The USFWS letter is in response to a revised permit application submitted by the Port Authority. "The current revision does not change impacts to prairie wetland habitat," said Warner, adding that it also does not address any of the comments and concerns that the USFWS expressed to the Corps in April about the project.
"The Fish and Wildlife Service has said all along that the Bayport location
would be the most environmentally damaging of all the alternative sites under
consideration for a container port," said Nancy Edmonson of the Galveston Bay
Conservation and Preservation Association. "This directly contradicts the Port's
frequent claims that Bayport is the 'best' location for its planned megaport."
The USFWS reserves its sharpest
criticism in recent comments for the Port's mitigation plans for wetlands losses
if the Bayport container facility were built. "The proposed mitigation will not
compensate for the loss of one of the last large native undeveloped tracts of
prairie left in Harris County," Werner told the Corps. "Based on our habitat
assessment, adequate compensation would be the conservation of other native
coastal prairie wetland complexes," Werner said.
Man-made wetlands have substantially less value and do not function as well as natural wetlands, he noted. Previous mitigation efforts have failed to reproduce the hydrology, vegetation, and soil conditions found in natural prairie wetlands.
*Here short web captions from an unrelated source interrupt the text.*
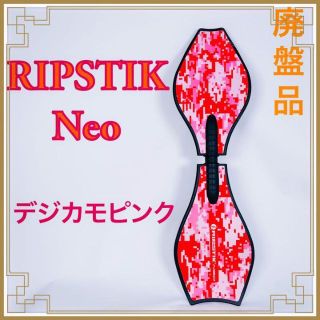 【廃盤品】RIPSTIK Neo ブレイブボード デジカモピンク 中古 日本限定(スケートボード)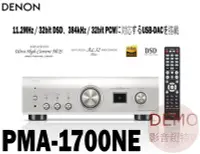 在飛比找Yahoo!奇摩拍賣優惠-㊑DEMO影音超特店㍿日本DENON PMA-1700NE 
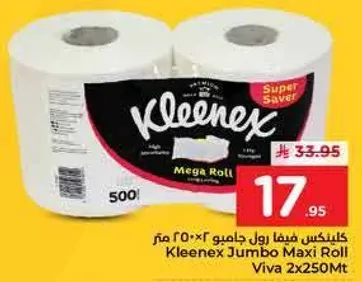 كلينكس Jumbo Maxi Roll Viva 2x250Mt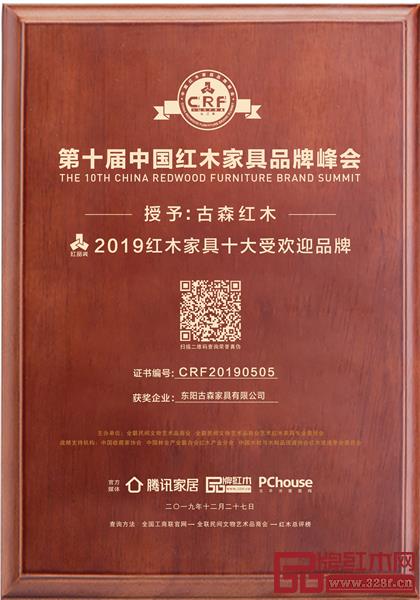古森紅木榮獲“2019紅木家具十大受歡迎品牌” 古森紅木榮獲“2019紅木家具十大受歡迎品牌”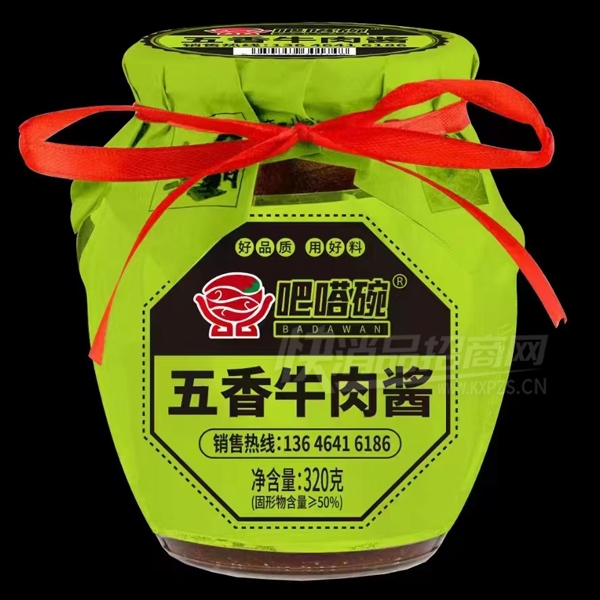 �����ˬ�ɸɷ���ţ�⽴�����㣩320g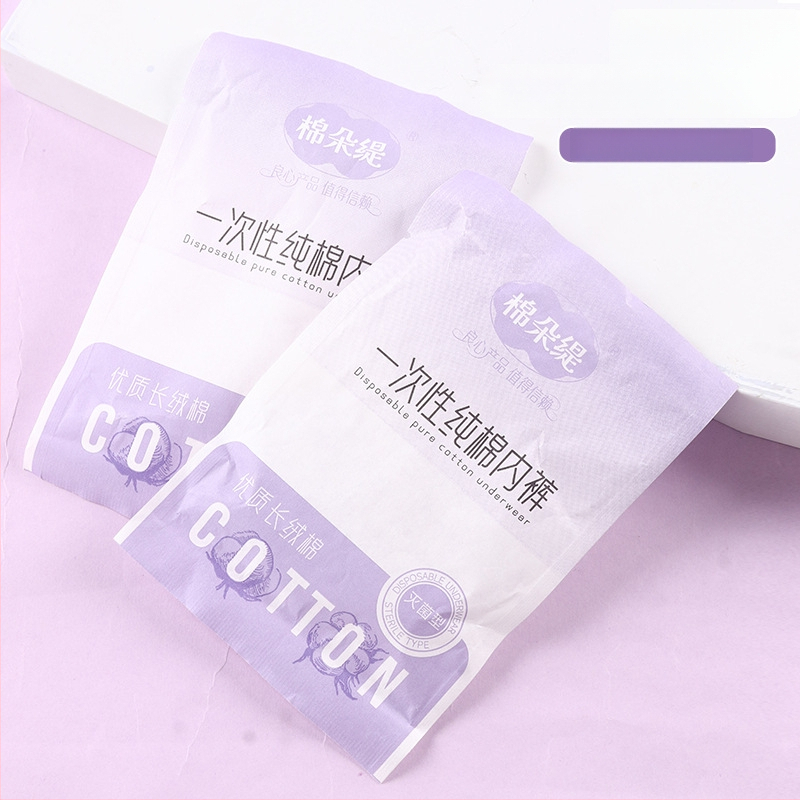 Дамски еднократни памучни бикини - 100% памук, дишащи, антибактериални, след раждане и за пътуване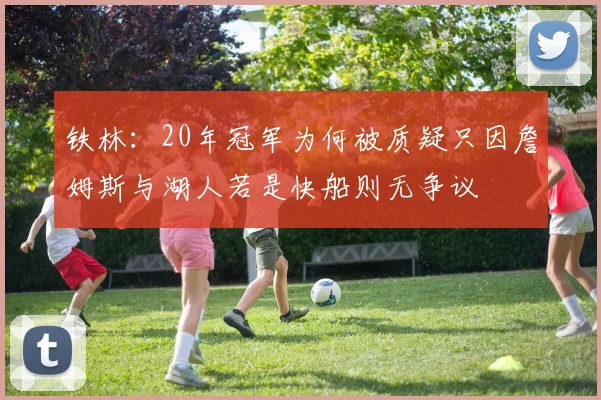 铁林：20年冠军为何被质疑只因詹姆斯与湖人若是快船则无争议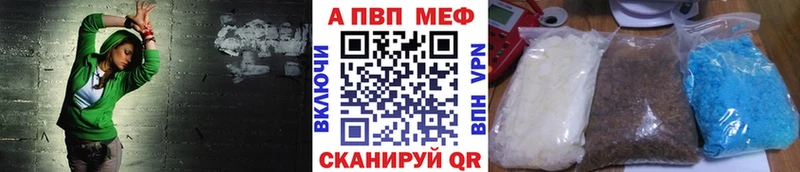 A PVP Crystall  Королёв 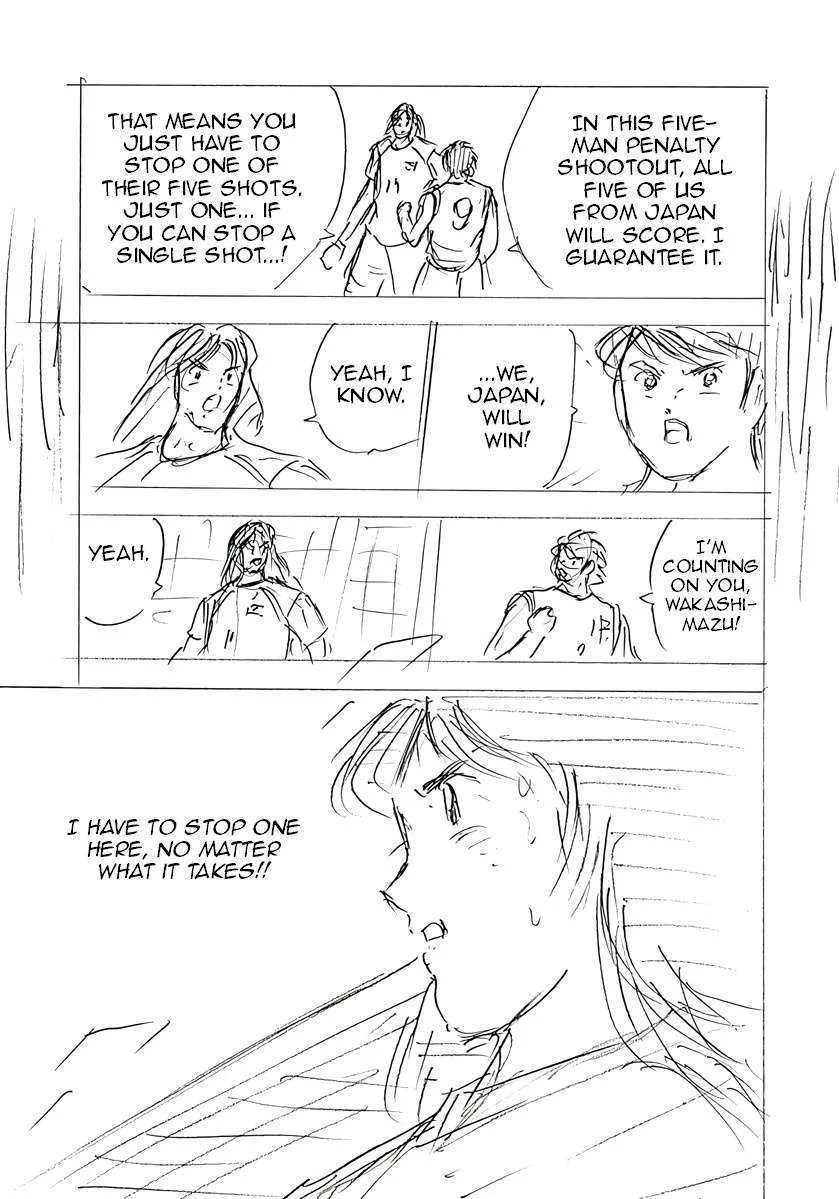 Captain Tsubasa - Rising Sun - FINALS Chapter 65 page 15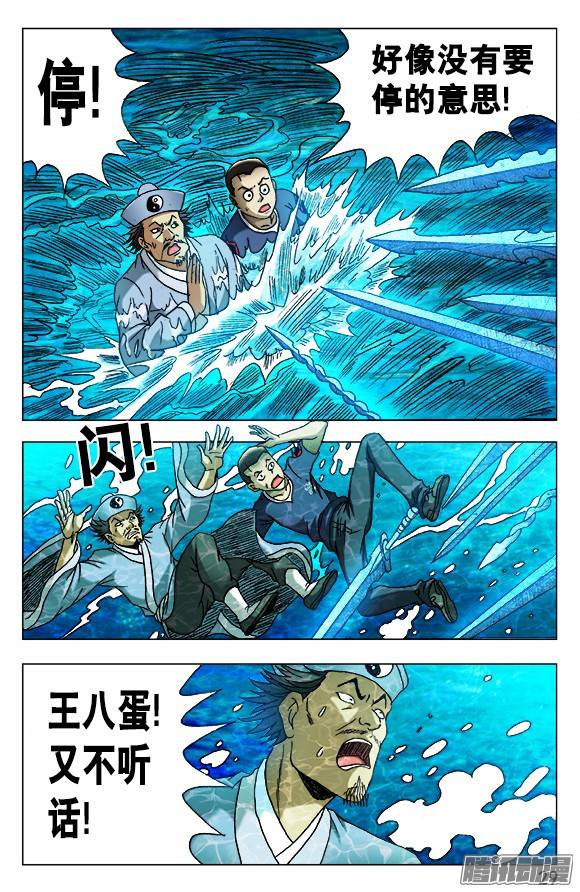 中国惊奇先生507 三头六臂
He dismissed other aspects of the Port's plans as almost irrelevant: "Additional mitigation proposed, such as tree and shrub planting in various areas are small segmented parcels that will take years to reach productivity and do not replace the functions and values of habitat being impacted by this project."
USFWS recommendations are that for mitigation measures to approach being appropriate, they should involve large, contiguous tracts of land. "The Service is requesting an additional 500 acres of native coastal prairie wetland complex be acquired and placed in a conservation easement with a certified land trust," said Werner.
"Ironically, the Bayport property is about the only such natural tract left on the upper bay," said Edmonson. "As you can see if you fly over it, the very size of the property makes it an asset for which mitigation would be very difficult. Bayport is the wrong place."
Finally, USFWS is critical of plans for stormwater discharge from hundreds of acres of new paving at Bayport. "The stormwater discharge into Pine Gully may alter existing wetlands, and the volume of discharge could cause salinity changes and severe erosion of Pine Gully. A detailed analysis of the effects of stormwater discharge into Pine Gully should be provided to the Service for review," said Werner.
The Galveston Bay Conservation and Preservation Association and a series of elected officials, including Congressman Nick Lampson and several state legislators, continue to call for a supplemental draft Environmental Impact Statement on the proposed Bayport project to address more systematically the many public concerns about its impacts.